Il faut passer directement à la deuxième proposition, bien plus fructueuse : c'est carrément le sexe qui est créé, le découpage en deux entités irréductibles qui est retenu comme la pertinence fondamentale de toute culture à dynamiter. On est obnubilé par ce critère génital devenant critère superstructurel – matériel et spirituel à la fois – , alors qu'on aurait pu nous différencier selon le nez ou le genou, par exemple. 
Contre-argument évident (trop évident ?) : la reproduction sexuée ayant gouverné nos vies depuis la plus grande partie que nous sommes là, on comprend que ça ait tourné la tête des chefs et qu'ils aient décidé de l'ériger en base discriminante.
Contre-contre argument révolutionnaire, contextuel, excitant, malicieux : maintenant que ce n'est plus le cas, que l'on fait ce qu'on veut, on pourrait pas arrêter avec ça ? Notre génitalité ne dira plus rien de nous, c'est décidé. Ou alors si elle dira, ce sera de façon volontaire et créative, on la tournera comme on veut, on la mélangera à tout ce qu'elle n'est pas pour qu'elle devienne ce qu'on a décidé qu'elle soit – ce qui a, après tout, toujours été le cas : nos sexes ayant déjà suffisamment servi à tout et n'importe quoi (à la justification de tout et son contraire), pourquoi n'aurait-on pas désormais le droit d'avoir la maîtrise de cette création (qui a, oui, toujours été la nôtre) ? 

Tout cela, on ne voit pas comment le nier, le refuser. Peur de quoi ? D'enfin aimer pour aimer ?

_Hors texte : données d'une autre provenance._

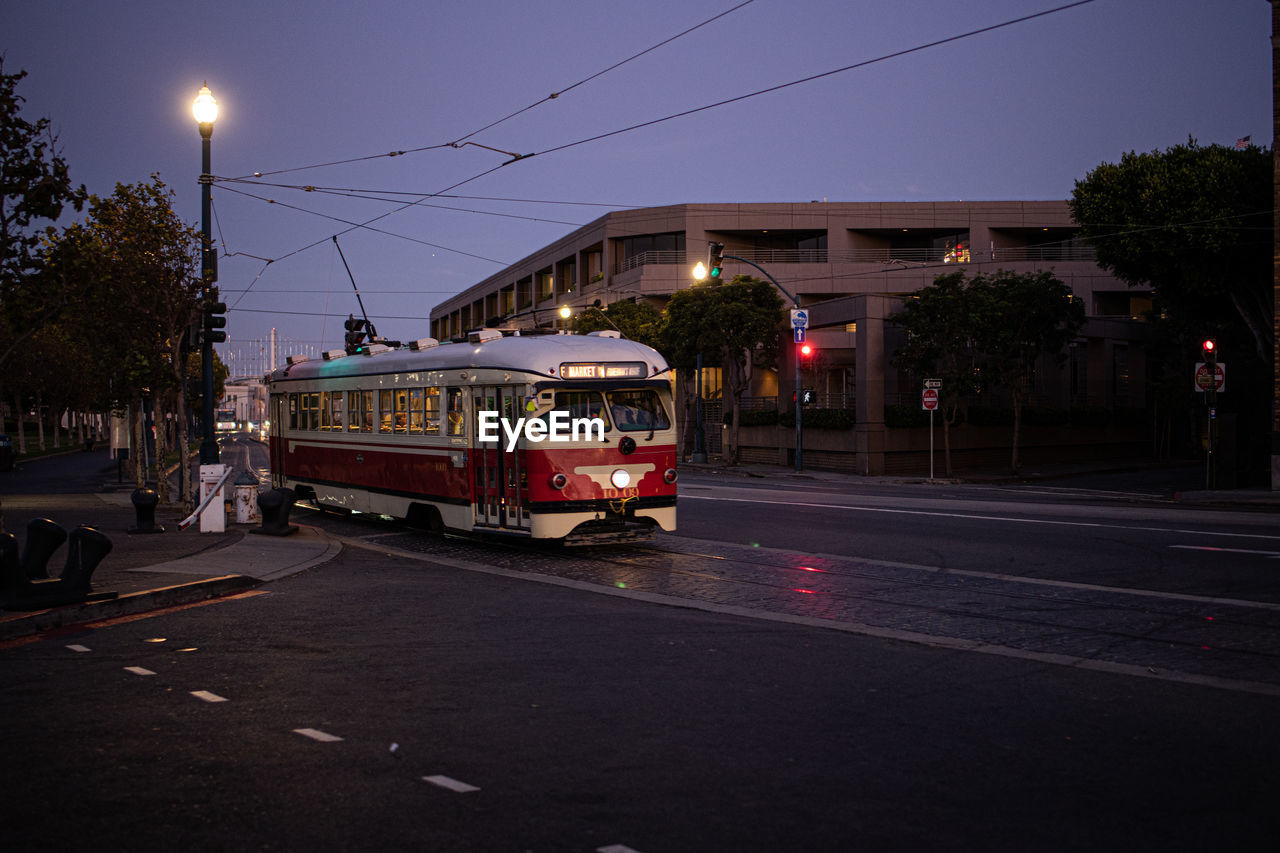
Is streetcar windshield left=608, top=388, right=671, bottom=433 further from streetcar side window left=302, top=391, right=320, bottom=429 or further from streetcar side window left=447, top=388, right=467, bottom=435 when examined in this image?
streetcar side window left=302, top=391, right=320, bottom=429

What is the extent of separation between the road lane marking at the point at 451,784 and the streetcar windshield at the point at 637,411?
29.7 ft

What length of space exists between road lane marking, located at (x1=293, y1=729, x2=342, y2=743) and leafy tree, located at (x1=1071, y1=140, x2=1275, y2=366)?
3070 centimetres

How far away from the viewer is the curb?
8.91 metres

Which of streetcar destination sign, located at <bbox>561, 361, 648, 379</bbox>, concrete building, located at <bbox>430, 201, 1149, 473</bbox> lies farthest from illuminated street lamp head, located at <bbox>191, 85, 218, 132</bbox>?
concrete building, located at <bbox>430, 201, 1149, 473</bbox>

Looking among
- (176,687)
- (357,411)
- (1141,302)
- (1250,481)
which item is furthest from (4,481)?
(1141,302)

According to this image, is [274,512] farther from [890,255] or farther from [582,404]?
[890,255]

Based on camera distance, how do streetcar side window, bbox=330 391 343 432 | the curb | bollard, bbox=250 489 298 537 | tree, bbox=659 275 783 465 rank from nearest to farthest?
the curb
bollard, bbox=250 489 298 537
streetcar side window, bbox=330 391 343 432
tree, bbox=659 275 783 465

Mais par contre, si l'on est sincère deux secondes, tentons de répondre à ça : qu'est-ce que l'on ressent pour l'autre, pourquoi et comment le ressent-on, qu'y a t-il en nous à ce moment, pourquoi est-on tourné(e) vers lui/elle ? 
La scène militante jette un voile pudique sur ces introspections. Cela n'est pas politique. Et même si l'on a dit que le privé était politique, reste une partie du privé pour lequel l'on ne tiendra jamais à trouver les mots. Ça veut pas.
Bon, très bien, prenons “aussi bien genou que sexe” ; classons les humains par genoux ; maintenant réponds à la question : ce par quoi cette personne te rend tout.e chose, est-ce vraiment par son genou ? Pas davantage par son sexe à proprement parler, répondras-tu (physique ou spirituellement hypostasié), mais par son paysage, son être, tout ce qu'elle est. Oui. 
Mais coup de théâtre : à cette sensation de poussée vers elle, vers cette personne vers qui tu es orienté car elle est tellement elle, correspond à chaque fois une fantasmatisation de ses données sexuées. Sans que tu puisses t'en empêcher ? Certes, mais tu as appris à diriger le truc dans tous les sens, à ne pas être dupe des fausses consciences (identités fixées) ; tu t'es émancipé de la mystique de l'irrépressible qui t'emprisonnait dans le sexe, mais rien à faire, objectivement, ça se voit que tu considères tout de même ces données à un endroit de toi. Et c'est peut-être juste ça, l'irréductible. Rien de plus, mais ça l'est, c'est ça.

Ce à quoi nous sommes semble t-il condamnés, ce n'est non pas la séparation sexuée dans la réalité, mais la coloration fantasmatique de données émotionnelles par une gamme d'impressions à base sexuée.
Mais à partir du moment où on sait que c'est en nous, on peut en faire ce qu'on veut.

Mille fois mieux qu'avant, plein de sources de plaisir entremêlées : si excitant de se dire que cette personne est un être humain comme nous, qu'on l'aime pour ça et non pour son sexe (c'est fou tout ce qu'on va pouvoir faire ensemble qu'on n'aurait jamais fait avec quelqu'un de formé selon son sexe !) ; et derrière cette sensation-là, comme une absence-présence, le vif sentiment que tout de même il y a quelque chose d'irréductible en elle qui vient de ce que l'on vise des émotions reliées à ce que l'on perçoit de sexuellement troublant en elle, que c'est en arrière-plan et pas si important qu'on ne le dit (personne n'est plus là à s'écrier « je suis orienté vers ceci, vers ceci, vers ceci je vous l'diiiiis ») mais que ça laisse rêveur, hein.

On en rêve encore, c'est tout ce qu'on garde encore de ça.